→ Problem to solve: Your answer must be an exact transcription of every entry.

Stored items
________

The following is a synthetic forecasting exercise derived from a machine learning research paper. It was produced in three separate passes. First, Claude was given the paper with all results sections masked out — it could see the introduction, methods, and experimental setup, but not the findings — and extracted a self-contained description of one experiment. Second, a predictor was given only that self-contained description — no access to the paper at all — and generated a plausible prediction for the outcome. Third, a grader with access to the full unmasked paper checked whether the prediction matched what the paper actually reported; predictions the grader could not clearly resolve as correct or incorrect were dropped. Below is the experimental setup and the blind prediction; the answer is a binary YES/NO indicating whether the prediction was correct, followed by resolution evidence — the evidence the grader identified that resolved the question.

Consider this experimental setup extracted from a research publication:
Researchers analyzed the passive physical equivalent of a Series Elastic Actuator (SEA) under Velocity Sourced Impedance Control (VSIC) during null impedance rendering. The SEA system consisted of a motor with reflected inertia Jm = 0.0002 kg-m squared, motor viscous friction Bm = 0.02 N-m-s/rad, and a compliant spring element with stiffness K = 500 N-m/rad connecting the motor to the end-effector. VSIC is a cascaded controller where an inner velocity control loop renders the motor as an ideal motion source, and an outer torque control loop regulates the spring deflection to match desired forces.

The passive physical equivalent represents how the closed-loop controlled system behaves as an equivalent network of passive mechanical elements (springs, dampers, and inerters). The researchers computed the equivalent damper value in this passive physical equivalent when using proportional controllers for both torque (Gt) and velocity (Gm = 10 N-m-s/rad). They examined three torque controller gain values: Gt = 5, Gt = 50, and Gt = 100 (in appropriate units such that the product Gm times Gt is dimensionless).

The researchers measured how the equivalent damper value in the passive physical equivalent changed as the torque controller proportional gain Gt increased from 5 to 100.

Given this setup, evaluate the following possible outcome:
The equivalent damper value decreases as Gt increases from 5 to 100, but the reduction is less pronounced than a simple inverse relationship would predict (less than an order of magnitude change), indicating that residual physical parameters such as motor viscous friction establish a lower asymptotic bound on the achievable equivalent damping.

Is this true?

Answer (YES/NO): NO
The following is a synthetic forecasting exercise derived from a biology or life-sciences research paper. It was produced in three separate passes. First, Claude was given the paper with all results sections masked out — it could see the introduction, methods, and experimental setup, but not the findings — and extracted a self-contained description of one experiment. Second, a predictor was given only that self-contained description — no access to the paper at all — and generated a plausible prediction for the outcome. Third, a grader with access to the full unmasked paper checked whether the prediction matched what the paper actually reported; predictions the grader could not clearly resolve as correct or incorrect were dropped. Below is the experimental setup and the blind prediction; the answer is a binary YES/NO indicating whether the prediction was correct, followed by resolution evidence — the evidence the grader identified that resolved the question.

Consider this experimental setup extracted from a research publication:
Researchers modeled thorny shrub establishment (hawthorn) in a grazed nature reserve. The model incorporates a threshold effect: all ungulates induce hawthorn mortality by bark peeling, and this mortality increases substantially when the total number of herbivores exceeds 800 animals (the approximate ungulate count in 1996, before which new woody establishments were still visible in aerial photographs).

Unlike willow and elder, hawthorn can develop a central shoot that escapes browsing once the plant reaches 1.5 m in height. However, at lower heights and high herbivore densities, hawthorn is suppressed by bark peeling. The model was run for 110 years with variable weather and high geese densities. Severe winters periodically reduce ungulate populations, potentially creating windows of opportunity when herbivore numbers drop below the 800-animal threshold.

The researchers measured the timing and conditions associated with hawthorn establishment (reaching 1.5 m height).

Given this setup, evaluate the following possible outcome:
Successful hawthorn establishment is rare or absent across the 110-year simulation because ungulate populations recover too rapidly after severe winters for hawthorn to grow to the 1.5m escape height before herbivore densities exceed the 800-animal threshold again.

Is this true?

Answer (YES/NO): NO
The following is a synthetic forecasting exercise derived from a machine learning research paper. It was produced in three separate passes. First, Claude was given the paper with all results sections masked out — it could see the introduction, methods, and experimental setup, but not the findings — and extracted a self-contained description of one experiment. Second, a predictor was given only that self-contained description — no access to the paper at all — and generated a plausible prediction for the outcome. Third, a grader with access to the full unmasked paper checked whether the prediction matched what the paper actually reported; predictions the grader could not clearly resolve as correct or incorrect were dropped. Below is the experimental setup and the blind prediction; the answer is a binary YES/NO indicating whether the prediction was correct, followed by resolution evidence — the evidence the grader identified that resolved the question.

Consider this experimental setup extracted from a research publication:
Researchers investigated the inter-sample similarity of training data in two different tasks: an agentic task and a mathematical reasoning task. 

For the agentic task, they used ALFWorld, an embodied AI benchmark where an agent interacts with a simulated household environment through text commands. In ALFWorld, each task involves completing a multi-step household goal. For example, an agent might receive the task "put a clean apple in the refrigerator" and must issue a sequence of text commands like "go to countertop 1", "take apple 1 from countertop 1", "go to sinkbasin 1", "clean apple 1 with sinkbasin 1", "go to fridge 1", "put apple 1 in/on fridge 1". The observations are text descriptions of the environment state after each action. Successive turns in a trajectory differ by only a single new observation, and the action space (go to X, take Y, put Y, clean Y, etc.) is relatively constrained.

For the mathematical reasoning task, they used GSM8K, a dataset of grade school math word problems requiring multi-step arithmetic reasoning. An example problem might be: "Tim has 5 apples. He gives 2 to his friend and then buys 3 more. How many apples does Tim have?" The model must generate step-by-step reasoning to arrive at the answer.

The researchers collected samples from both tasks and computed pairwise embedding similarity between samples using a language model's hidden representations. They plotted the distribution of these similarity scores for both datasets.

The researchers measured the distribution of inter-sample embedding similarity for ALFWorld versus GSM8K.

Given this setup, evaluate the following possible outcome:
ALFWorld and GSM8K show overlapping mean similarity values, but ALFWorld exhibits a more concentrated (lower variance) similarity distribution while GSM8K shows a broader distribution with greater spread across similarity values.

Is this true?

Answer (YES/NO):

________

→ Result below:
The following is a synthetic forecasting exercise derived from a machine learning research paper. It was produced in three separate passes. First, Claude was given the paper with all results sections masked out — it could see the introduction, methods, and experimental setup, but not the findings — and extracted a self-contained description of one experiment. Second, a predictor was given only that self-contained description — no access to the paper at all — and generated a plausible prediction for the outcome. Third, a grader with access to the full unmasked paper checked whether the prediction matched what the paper actually reported; predictions the grader could not clearly resolve as correct or incorrect were dropped. Below is the experimental setup and the blind prediction; the answer is a binary YES/NO indicating whether the prediction was correct, followed by resolution evidence — the evidence the grader identified that resolved the question.

Consider this experimental setup extracted from a research publication:
Researchers analyzed the passive physical equivalent of a Series Elastic Actuator (SEA) under Velocity Sourced Impedance Control (VSIC) during null impedance rendering. The SEA system consisted of a motor with reflected inertia Jm = 0.0002 kg-m squared, motor viscous friction Bm = 0.02 N-m-s/rad, and a compliant spring element with stiffness K = 500 N-m/rad connecting the motor to the end-effector. VSIC is a cascaded controller where an inner velocity control loop renders the motor as an ideal motion source, and an outer torque control loop regulates the spring deflection to match desired forces.

The passive physical equivalent represents how the closed-loop controlled system behaves as an equivalent network of passive mechanical elements (springs, dampers, and inerters). The researchers computed the equivalent damper value in this passive physical equivalent when using proportional controllers for both torque (Gt) and velocity (Gm = 10 N-m-s/rad). They examined three torque controller gain values: Gt = 5, Gt = 50, and Gt = 100 (in appropriate units such that the product Gm times Gt is dimensionless).

The researchers measured how the equivalent damper value in the passive physical equivalent changed as the torque controller proportional gain Gt increased from 5 to 100.

Given this setup, evaluate the following possible outcome:
The equivalent damper value decreases as Gt increases from 5 to 100, but the reduction is less pronounced than a simple inverse relationship would predict (less than an order of magnitude change), indicating that residual physical parameters such as motor viscous friction establish a lower asymptotic bound on the achievable equivalent damping.

Is this true?

Answer (YES/NO): NO
The following is a synthetic forecasting exercise derived from a biology or life-sciences research paper. It was produced in three separate passes. First, Claude was given the paper with all results sections masked out — it could see the introduction, methods, and experimental setup, but not the findings — and extracted a self-contained description of one experiment. Second, a predictor was given only that self-contained description — no access to the paper at all — and generated a plausible prediction for the outcome. Third, a grader with access to the full unmasked paper checked whether the prediction matched what the paper actually reported; predictions the grader could not clearly resolve as correct or incorrect were dropped. Below is the experimental setup and the blind prediction; the answer is a binary YES/NO indicating whether the prediction was correct, followed by resolution evidence — the evidence the grader identified that resolved the question.

Consider this experimental setup extracted from a research publication:
Researchers modeled thorny shrub establishment (hawthorn) in a grazed nature reserve. The model incorporates a threshold effect: all ungulates induce hawthorn mortality by bark peeling, and this mortality increases substantially when the total number of herbivores exceeds 800 animals (the approximate ungulate count in 1996, before which new woody establishments were still visible in aerial photographs).

Unlike willow and elder, hawthorn can develop a central shoot that escapes browsing once the plant reaches 1.5 m in height. However, at lower heights and high herbivore densities, hawthorn is suppressed by bark peeling. The model was run for 110 years with variable weather and high geese densities. Severe winters periodically reduce ungulate populations, potentially creating windows of opportunity when herbivore numbers drop below the 800-animal threshold.

The researchers measured the timing and conditions associated with hawthorn establishment (reaching 1.5 m height).

Given this setup, evaluate the following possible outcome:
Successful hawthorn establishment is rare or absent across the 110-year simulation because ungulate populations recover too rapidly after severe winters for hawthorn to grow to the 1.5m escape height before herbivore densities exceed the 800-animal threshold again.

Is this true?

Answer (YES/NO): NO
The following is a synthetic forecasting exercise derived from a machine learning research paper. It was produced in three separate passes. First, Claude was given the paper with all results sections masked out — it could see the introduction, methods, and experimental setup, but not the findings — and extracted a self-contained description of one experiment. Second, a predictor was given only that self-contained description — no access to the paper at all — and generated a plausible prediction for the outcome. Third, a grader with access to the full unmasked paper checked whether the prediction matched what the paper actually reported; predictions the grader could not clearly resolve as correct or incorrect were dropped. Below is the experimental setup and the blind prediction; the answer is a binary YES/NO indicating whether the prediction was correct, followed by resolution evidence — the evidence the grader identified that resolved the question.

Consider this experimental setup extracted from a research publication:
Researchers investigated the inter-sample similarity of training data in two different tasks: an agentic task and a mathematical reasoning task. 

For the agentic task, they used ALFWorld, an embodied AI benchmark where an agent interacts with a simulated household environment through text commands. In ALFWorld, each task involves completing a multi-step household goal. For example, an agent might receive the task "put a clean apple in the refrigerator" and must issue a sequence of text commands like "go to countertop 1", "take apple 1 from countertop 1", "go to sinkbasin 1", "clean apple 1 with sinkbasin 1", "go to fridge 1", "put apple 1 in/on fridge 1". The observations are text descriptions of the environment state after each action. Successive turns in a trajectory differ by only a single new observation, and the action space (go to X, take Y, put Y, clean Y, etc.) is relatively constrained.

For the mathematical reasoning task, they used GSM8K, a dataset of grade school math word problems requiring multi-step arithmetic reasoning. An example problem might be: "Tim has 5 apples. He gives 2 to his friend and then buys 3 more. How many apples does Tim have?" The model must generate step-by-step reasoning to arrive at the answer.

The researchers collected samples from both tasks and computed pairwise embedding similarity between samples using a language model's hidden representations. They plotted the distribution of these similarity scores for both datasets.

The researchers measured the distribution of inter-sample embedding similarity for ALFWorld versus GSM8K.

Given this setup, evaluate the following possible outcome:
ALFWorld and GSM8K show overlapping mean similarity values, but ALFWorld exhibits a more concentrated (lower variance) similarity distribution while GSM8K shows a broader distribution with greater spread across similarity values.

Is this true?

Answer (YES/NO):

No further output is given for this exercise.